Pull out every row below that contains the string "meters". Case counts, so match capital and small letters exactly.

*****

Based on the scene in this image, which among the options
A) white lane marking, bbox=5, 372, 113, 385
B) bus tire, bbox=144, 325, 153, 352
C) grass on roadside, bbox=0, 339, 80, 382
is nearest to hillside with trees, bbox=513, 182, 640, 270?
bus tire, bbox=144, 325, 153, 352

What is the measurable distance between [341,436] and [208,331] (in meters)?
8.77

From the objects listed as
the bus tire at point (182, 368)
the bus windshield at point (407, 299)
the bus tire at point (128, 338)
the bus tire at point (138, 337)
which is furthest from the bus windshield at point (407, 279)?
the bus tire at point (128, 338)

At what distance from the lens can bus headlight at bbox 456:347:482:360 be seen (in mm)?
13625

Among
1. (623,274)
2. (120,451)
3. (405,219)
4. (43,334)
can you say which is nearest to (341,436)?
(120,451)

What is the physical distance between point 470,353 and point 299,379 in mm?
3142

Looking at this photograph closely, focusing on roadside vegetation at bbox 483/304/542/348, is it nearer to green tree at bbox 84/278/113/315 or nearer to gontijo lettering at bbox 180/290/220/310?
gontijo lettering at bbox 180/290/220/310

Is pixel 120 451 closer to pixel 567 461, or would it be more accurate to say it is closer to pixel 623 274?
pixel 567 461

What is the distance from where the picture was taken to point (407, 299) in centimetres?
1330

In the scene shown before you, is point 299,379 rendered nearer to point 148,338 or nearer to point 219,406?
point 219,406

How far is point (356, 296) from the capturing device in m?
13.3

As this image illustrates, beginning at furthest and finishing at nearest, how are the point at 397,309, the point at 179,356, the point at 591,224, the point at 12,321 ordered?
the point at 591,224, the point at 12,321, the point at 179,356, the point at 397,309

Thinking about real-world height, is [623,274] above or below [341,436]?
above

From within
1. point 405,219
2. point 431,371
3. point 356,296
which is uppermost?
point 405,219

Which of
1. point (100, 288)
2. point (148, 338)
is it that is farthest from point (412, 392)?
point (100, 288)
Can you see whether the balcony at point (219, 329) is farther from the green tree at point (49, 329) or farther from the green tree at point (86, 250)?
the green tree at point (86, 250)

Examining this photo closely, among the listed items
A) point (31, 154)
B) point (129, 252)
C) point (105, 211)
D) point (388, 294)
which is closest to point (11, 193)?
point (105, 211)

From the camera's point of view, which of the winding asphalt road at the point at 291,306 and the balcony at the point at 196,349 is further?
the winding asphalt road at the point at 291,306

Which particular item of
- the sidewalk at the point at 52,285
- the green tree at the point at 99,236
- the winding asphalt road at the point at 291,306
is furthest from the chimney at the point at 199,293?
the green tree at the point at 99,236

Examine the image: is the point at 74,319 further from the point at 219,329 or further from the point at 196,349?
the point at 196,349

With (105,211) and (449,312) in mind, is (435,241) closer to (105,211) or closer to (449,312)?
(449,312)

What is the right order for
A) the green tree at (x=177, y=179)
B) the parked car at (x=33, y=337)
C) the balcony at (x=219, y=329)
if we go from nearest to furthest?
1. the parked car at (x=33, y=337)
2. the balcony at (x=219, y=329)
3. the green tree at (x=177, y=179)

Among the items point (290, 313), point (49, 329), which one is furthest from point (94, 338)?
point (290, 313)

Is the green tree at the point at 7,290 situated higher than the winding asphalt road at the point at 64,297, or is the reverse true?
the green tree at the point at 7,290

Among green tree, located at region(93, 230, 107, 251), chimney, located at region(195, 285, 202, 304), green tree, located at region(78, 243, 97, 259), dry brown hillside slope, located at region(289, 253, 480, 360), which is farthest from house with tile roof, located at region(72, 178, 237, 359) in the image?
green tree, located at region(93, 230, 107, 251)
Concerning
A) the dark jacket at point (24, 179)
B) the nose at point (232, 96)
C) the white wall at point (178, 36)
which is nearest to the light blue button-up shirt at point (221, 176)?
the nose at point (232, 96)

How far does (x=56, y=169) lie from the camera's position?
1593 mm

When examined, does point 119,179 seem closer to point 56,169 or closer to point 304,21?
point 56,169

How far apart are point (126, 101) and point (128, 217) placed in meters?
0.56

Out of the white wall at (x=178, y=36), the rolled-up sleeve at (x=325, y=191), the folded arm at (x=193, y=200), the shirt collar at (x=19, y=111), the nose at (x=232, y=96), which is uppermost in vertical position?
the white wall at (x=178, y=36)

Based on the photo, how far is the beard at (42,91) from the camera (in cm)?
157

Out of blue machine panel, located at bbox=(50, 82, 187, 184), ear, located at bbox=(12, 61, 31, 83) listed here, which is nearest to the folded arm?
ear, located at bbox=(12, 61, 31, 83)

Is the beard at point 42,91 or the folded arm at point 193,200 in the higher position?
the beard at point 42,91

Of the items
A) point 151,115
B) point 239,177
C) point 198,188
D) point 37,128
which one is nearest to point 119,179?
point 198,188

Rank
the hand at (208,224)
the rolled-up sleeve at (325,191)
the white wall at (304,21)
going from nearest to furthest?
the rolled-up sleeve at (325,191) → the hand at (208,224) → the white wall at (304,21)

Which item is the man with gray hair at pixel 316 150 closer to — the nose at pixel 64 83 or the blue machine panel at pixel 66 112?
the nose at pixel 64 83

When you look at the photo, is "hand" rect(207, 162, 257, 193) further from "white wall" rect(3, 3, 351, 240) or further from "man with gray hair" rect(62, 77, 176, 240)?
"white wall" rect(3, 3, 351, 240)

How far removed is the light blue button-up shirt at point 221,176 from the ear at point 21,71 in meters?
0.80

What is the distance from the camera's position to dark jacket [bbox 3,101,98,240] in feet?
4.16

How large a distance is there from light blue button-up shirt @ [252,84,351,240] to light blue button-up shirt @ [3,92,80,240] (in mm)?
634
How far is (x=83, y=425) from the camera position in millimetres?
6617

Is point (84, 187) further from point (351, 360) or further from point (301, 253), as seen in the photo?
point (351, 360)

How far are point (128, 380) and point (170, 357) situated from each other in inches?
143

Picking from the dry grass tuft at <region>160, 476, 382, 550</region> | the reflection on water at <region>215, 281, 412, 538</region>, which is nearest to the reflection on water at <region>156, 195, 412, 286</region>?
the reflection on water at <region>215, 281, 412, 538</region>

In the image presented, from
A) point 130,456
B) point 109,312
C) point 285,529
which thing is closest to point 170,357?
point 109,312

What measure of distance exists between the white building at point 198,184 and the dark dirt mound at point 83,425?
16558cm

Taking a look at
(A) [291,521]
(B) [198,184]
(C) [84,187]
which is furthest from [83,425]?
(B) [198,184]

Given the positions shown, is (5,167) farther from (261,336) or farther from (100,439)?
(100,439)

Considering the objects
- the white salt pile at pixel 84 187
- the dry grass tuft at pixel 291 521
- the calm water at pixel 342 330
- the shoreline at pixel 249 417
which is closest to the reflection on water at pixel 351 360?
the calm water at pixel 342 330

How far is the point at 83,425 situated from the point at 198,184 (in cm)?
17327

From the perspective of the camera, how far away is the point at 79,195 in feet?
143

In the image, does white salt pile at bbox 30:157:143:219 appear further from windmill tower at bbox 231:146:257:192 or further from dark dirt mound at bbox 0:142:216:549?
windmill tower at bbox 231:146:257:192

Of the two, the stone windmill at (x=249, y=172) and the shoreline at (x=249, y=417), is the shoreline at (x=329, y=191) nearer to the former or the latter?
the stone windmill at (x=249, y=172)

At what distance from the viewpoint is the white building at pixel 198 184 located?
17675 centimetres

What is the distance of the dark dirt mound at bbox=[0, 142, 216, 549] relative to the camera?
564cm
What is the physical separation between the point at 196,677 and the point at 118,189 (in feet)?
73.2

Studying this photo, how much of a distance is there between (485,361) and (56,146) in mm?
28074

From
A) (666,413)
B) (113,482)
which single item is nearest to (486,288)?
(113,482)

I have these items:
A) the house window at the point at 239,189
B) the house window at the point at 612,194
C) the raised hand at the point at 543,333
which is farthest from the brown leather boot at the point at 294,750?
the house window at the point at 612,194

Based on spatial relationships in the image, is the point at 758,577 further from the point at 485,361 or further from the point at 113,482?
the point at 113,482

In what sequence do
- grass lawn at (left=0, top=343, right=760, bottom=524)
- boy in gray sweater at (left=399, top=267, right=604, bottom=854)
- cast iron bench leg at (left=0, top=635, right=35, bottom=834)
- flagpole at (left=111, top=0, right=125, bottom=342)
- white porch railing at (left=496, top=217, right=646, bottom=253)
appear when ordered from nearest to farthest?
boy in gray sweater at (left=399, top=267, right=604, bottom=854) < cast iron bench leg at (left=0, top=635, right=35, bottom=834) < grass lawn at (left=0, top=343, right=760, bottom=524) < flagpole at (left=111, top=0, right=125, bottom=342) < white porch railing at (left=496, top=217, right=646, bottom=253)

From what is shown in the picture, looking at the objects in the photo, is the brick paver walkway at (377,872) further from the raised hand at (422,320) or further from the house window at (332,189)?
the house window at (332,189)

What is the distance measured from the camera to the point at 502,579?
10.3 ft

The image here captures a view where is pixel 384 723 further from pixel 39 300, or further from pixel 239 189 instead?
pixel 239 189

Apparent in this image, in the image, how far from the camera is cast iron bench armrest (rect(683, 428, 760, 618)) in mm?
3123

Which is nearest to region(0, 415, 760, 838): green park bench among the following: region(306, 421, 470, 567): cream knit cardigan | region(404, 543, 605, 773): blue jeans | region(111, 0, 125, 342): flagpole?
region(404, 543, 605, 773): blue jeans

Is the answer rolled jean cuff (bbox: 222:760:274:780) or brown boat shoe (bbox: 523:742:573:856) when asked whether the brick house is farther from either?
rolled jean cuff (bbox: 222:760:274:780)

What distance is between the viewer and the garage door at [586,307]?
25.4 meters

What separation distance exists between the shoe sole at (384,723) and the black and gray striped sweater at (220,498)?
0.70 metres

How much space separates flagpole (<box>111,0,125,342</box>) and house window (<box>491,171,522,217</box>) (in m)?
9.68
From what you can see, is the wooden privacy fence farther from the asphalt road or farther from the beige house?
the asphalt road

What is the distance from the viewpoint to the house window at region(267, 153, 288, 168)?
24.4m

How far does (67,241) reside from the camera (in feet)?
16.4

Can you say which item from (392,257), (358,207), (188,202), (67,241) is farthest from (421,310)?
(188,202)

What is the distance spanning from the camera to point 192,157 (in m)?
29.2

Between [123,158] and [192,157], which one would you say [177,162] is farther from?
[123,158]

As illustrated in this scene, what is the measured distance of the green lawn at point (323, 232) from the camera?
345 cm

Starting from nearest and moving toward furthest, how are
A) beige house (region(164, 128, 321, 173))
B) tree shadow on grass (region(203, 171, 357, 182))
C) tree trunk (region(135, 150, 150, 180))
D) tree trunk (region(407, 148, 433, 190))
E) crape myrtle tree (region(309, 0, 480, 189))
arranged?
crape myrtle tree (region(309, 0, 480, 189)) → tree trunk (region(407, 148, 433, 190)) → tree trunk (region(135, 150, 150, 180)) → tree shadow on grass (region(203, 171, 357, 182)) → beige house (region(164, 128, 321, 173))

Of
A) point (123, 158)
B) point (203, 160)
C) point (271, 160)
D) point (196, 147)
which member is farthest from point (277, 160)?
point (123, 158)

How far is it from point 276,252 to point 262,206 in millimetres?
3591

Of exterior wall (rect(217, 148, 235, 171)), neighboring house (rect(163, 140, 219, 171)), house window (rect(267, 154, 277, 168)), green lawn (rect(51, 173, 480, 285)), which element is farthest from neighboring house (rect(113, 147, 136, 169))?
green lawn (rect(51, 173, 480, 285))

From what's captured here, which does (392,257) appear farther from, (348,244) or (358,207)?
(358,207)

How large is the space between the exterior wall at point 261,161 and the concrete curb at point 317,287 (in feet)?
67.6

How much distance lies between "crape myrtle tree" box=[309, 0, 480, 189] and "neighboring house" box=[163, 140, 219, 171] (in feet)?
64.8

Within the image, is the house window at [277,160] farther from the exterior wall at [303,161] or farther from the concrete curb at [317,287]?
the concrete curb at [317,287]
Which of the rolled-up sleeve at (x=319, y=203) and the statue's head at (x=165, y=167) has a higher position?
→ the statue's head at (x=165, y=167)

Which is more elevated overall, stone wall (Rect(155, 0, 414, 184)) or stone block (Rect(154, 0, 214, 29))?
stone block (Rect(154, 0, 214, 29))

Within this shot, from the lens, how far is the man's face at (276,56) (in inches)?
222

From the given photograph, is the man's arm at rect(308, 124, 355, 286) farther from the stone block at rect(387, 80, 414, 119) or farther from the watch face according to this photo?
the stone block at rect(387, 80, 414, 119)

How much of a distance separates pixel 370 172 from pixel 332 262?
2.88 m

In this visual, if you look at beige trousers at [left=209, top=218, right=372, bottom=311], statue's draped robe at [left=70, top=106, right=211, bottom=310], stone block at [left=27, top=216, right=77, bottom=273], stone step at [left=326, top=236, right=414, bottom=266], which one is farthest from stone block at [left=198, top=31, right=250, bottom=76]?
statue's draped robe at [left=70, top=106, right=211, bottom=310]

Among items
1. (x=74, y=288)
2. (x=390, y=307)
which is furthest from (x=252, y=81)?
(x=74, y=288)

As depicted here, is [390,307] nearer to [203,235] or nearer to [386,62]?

*****

### FULL OUTPUT
What is the measurable distance between [341,436] and [208,331] (in meters)?
How far apart are point (126, 101) and point (128, 217) placed in meters?
How far removed is the light blue button-up shirt at point 221,176 from the ear at point 21,71 in meters?
25.4 meters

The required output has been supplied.